Reverse innovations provide an opportunity to reduce healthcare costs while still providing a good quality of care, but there still is little research available on lower-priced or decremental cost-effective assistive medical devices.
WHAT THIS STUDY ADDS
This study was a first attempt to evaluate an assistive device, the $80 ReMotion Knee, as a reverse innovation in high-income countries.
The ReMotion Knee allowed users to safely perform key clinical performance tests for functional mobility, even after a short familiarisation period, but the current standard of care prosthetic knees still showed better outcomes.
HOW THIS STUDY MIGHT IMPACT RESEARCH, PRACTICE AND POLICY
The ReMotion Knee has potential as a reverse innovation in high-income countries after improving walking velocity, walking comfort and increasing the current body weight limit of 80 kg.
More research evaluating potential reverse innovations, such as the ReMotion Knee, could lead to a decrease in healthcare expenses in high-income countries and improve healthcare accessibility in worldwide.
Healthcare organisations worldwide aim to improve the health of populations, improve patient healthcare experience and reduce the costs of care per capita.1 More advanced medical technologies are continually being developed that improve health and healthcare experiences,2 3 but these also result in higher product or treatment costs and thus rising healthcare expenses.3–6 Cost pressures from medical innovations combined with an ageing population form a substantial threat to the long-term sustainability of healthcare systems worldwide.7 In the last decade, health leaders in high-income countries have become interested in reverse innovation.8–12 Reverse innovations are products or ideas that are introduced in developing countries before being adopted in high-income countries.13 These products are often affordable durable, require little training and easy to use.

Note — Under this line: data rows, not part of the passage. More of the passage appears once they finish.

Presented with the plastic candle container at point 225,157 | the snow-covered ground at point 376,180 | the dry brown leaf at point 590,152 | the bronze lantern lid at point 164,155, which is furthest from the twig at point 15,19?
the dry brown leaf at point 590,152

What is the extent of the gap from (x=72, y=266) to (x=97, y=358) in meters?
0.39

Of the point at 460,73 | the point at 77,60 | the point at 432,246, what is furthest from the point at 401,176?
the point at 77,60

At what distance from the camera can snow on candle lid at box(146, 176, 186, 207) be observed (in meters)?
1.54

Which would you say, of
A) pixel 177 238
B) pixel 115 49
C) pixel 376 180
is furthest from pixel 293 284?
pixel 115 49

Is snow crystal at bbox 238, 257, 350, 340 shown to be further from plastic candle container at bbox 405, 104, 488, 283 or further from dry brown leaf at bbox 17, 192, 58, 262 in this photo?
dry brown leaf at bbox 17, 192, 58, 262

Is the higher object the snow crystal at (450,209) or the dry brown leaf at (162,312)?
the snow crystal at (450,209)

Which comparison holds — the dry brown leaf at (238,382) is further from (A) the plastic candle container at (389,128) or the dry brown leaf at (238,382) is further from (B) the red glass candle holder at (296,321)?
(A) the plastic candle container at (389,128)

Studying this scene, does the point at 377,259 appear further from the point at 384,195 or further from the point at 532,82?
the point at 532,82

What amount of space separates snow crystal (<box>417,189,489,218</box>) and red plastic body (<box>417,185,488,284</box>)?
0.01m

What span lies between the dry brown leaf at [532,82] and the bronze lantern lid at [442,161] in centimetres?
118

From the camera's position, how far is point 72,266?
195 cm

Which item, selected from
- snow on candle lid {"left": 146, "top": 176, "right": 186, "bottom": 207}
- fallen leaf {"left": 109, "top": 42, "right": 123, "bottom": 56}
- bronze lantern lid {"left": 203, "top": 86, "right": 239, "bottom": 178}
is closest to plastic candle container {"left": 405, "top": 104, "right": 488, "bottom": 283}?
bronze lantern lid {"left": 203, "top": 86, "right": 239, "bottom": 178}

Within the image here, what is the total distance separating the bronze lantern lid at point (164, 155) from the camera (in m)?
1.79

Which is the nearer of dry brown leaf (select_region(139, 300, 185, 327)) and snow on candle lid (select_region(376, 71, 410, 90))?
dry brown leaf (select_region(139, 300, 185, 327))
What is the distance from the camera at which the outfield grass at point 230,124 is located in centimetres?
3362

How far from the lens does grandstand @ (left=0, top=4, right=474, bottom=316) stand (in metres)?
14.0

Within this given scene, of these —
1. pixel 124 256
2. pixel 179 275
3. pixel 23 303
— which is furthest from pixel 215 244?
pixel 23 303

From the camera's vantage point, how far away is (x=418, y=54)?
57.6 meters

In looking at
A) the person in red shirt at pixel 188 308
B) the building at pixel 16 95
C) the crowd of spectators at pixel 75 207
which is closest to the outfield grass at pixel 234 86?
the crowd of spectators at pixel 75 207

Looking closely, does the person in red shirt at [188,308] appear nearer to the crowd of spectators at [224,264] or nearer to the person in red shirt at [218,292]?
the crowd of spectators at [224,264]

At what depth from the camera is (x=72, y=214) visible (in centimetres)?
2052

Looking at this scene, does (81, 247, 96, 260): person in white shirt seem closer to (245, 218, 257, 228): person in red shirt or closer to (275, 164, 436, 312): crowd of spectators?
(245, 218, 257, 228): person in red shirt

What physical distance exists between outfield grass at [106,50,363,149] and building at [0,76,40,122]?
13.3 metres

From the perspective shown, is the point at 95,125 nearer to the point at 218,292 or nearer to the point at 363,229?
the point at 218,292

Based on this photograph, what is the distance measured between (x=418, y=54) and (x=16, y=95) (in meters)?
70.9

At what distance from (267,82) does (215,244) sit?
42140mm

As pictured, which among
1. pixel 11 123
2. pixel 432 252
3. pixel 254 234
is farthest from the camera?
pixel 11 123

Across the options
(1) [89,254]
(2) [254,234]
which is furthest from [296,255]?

Moreover, they are designed to function and survive in extreme and/or unpredictable conditions. Unfortunately, low-income country of origin products are still generally perceived to be less reliable and less safe. Furthermore, the term reverse innovation may raise prejudices about these products. The term falsely implies that they are inferior to products in high-income countries, which is not supported because they are rarely researched as alternatives to the current standard of care within the western medical sector.3 6 Therefore, reverse innovations provide an opportunity to contain or even reduce healthcare costs in high-income countries while still providing a good quality of care.2 3 12 14 Lower-limb prosthetics form a typical example of a medical field with increasing technological developments that lead to higher costs.15 16 New prosthetic knees are continually being developed and marketed at higher prices. Furthermore, the more advanced—and expensive—prostheses are being adjusted to meet the needs of a large group of less active users. The rising prices of prosthetics combined with the increase in incidence of lower limb amputations17 will further raise the costs of prosthetics care.18 Reverse innovation could play a role in controlling these costs in the decades ahead. So far there has been little research on lower-priced or low-income country of origin prostheses and this topic therefore deserves more attention.
In 2008, The JaipurFoot Organization together with the university of Stanford developed the first version of the ReMotion Knee: an $80 prosthetic knee specifically designed for the amputee population and environment in low-income counties. With the ReMotion Knee, they aimed to provide an affordable, simple, durable, easy-to-use and all-terrain prosthetic knee to people who could not afford the current prosthetic care. Since then, it has been developed further and has been successfully implemented in 33 countries and is now being manufactured on a larger scale (Equalize Health, San Francisco, California, USA). The Remotion Knee was primarily designed as a frugal innovation, fulfilling 6 of the 10 core competencies of frugal innovations (ruggedisation, lightweight, having a human centric design, simplification, new distribution models and affordability).19 However, the ReMotion Knee may also have potential as a reverse innovation and thereby presents an opportunity to reduce healthcare costs among amputees in high-income countries as well. However, it has only been evaluated in terms of overall satisfaction among users20 and has not been evaluated within a high-income setting yet.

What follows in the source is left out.